Plainly the press, both national and Chinese Communist Party-sponsored, wants more: “frustrated” residents, stand-offs, human drama. Most importantly, many of them want a constitutional crisis where an upstart and bratty state gets smacked by a determined — and clearly righteous — administration.
The Corner of Irony and Hypocrisy. They likely aren’t going to get that state-federal showdown, however, not at least as long as $61 billion in Ukraine war funding and border “reforms” are on the table in Congress.
Nothing better symbolizes the president’s failed and feckless border policies better than images of DHS agents ripping up state barriers so migrants can enter the United States illegally.

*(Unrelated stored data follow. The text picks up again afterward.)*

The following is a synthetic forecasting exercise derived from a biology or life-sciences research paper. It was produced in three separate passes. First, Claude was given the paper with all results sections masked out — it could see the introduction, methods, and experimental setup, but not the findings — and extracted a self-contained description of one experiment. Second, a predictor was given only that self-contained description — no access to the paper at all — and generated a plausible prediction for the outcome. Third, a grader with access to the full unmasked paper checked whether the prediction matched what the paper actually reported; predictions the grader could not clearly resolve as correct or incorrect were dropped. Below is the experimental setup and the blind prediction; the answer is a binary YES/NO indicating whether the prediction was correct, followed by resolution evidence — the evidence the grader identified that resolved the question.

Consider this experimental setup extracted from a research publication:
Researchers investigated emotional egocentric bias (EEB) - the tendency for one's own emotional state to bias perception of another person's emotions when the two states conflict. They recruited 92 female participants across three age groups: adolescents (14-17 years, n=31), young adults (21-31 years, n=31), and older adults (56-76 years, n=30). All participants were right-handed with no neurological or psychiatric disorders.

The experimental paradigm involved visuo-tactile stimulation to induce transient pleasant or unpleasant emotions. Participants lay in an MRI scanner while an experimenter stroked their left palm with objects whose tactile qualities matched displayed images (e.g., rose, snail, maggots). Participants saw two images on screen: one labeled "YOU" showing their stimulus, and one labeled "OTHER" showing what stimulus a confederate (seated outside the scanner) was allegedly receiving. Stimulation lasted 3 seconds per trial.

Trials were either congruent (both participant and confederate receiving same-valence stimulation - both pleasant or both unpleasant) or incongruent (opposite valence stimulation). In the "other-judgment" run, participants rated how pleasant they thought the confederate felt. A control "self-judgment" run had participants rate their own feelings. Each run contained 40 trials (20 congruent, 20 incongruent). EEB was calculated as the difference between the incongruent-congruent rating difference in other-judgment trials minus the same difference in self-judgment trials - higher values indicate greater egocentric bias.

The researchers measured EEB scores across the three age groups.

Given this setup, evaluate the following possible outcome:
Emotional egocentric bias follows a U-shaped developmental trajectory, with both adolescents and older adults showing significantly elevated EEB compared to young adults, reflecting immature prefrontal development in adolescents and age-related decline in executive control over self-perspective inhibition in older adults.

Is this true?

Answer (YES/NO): NO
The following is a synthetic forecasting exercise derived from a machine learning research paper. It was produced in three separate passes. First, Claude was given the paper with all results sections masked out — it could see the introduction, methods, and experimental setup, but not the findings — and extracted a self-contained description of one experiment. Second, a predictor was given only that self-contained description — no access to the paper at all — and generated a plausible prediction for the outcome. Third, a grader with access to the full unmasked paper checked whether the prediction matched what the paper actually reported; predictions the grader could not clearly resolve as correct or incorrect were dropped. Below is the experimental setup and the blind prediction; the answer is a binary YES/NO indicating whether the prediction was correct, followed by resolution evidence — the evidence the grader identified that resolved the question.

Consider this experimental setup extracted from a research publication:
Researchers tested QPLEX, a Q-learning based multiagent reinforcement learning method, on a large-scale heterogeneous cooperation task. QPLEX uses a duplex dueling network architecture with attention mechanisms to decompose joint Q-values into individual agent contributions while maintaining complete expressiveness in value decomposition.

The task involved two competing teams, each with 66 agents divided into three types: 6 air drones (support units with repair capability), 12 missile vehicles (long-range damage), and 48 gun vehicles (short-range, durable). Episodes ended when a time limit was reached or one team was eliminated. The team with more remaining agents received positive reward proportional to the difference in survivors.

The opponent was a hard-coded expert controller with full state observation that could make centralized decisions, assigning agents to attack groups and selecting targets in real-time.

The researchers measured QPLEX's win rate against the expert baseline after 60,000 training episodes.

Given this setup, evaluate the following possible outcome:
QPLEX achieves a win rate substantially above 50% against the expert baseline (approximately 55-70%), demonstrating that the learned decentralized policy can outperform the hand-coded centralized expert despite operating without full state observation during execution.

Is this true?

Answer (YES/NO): NO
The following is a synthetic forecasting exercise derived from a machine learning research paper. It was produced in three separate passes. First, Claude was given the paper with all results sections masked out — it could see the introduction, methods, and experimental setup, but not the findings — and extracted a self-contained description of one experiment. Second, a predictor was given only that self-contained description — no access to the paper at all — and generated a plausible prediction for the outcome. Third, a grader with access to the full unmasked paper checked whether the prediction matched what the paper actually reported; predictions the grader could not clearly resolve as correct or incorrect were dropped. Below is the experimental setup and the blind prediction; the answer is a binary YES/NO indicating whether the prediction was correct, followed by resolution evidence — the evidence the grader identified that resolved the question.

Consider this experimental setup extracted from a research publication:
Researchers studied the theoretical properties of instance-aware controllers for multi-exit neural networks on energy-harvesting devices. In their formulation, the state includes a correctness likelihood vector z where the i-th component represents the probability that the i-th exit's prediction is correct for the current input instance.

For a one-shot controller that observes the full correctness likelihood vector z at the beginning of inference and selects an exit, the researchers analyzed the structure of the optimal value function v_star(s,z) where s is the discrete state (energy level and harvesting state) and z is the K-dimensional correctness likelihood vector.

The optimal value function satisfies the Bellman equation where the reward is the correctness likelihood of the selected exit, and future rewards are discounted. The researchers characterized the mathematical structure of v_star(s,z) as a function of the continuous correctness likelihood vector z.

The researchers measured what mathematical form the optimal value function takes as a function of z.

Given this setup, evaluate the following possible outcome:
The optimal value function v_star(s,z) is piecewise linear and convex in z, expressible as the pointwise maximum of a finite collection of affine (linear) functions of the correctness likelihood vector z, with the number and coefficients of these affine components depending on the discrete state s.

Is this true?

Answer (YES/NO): YES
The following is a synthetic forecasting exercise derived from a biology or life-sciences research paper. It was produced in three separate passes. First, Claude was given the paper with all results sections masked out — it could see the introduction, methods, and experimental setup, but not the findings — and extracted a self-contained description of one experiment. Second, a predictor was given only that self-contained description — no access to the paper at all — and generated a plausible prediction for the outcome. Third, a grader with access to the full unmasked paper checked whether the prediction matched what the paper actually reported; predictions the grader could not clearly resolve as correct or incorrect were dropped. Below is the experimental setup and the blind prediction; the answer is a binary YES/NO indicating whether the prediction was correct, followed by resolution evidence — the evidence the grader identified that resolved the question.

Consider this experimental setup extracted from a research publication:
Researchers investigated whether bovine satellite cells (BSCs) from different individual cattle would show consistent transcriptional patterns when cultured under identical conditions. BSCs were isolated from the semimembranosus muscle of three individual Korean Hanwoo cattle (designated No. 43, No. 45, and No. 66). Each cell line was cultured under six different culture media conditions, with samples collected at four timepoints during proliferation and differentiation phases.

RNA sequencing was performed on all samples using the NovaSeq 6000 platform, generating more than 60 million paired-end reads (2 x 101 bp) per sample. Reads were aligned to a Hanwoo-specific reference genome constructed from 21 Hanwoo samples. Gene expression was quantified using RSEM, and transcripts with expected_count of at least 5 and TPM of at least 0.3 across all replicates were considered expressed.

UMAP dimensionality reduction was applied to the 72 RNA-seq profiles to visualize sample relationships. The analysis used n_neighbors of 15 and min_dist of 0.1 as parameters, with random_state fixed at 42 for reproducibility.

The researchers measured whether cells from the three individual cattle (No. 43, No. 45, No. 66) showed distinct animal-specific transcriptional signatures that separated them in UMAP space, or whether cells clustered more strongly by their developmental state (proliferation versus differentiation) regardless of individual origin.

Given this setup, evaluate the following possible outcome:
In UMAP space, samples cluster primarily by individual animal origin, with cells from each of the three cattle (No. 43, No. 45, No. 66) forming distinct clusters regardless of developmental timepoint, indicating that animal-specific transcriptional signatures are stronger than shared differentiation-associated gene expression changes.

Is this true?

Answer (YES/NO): NO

Abbott knows that — which is why Texas installed more c-wire barriers the day after the court ruled Biden could tear them out.
Smart northern Democrats — including New York City Mayor Eric Adams and Illinois Gov. J.B. Pritzker — have taken swings at Abbott over his migrant-busing schemes and ended up hitting Biden’s border policies instead. At least they had migrant crises of their own to deal with, and constituents to placate.
The administration’s destruction of the c-wire barriers in Maverick County was a petulant, self-inflicted wound. In asking the Supreme Court to bless that vandalism, Prelogar simply made the wound worse.
My colleague Mark Krikorian recently underscored the irony of one congressional chamber (the Senate) attempting to implement a border plan “crafted” by DHS Secretary Alejandro Mayorkas while at the same time the other chamber (the House) was trying to impeach him.
Imagine the irony — to say nothing of the hypocrisy — of Biden claiming Republicans don’t want to pass that Senate proposal because Donald Trump wants to “weaponize” the border crisis rather “than actually solve it”, and then steamrolling Texas National Guard troops to open the border to even more migrants.
You don’t have to imagine the first part — that’s what Biden did say in White House remarks on February 6. Which is why the second part won’t come to pass anytime soon.
Joe Biden wants to hide his border-security hypocrisy, lest it become an even bigger political liability. Which is why he won’t tear out any more Texas border wire — though he now has the right and has long had the inclination to do so — so long as border reforms are on the table in the Senate. My apologies to CNN and the CCP — the fight’s cancelled, for now.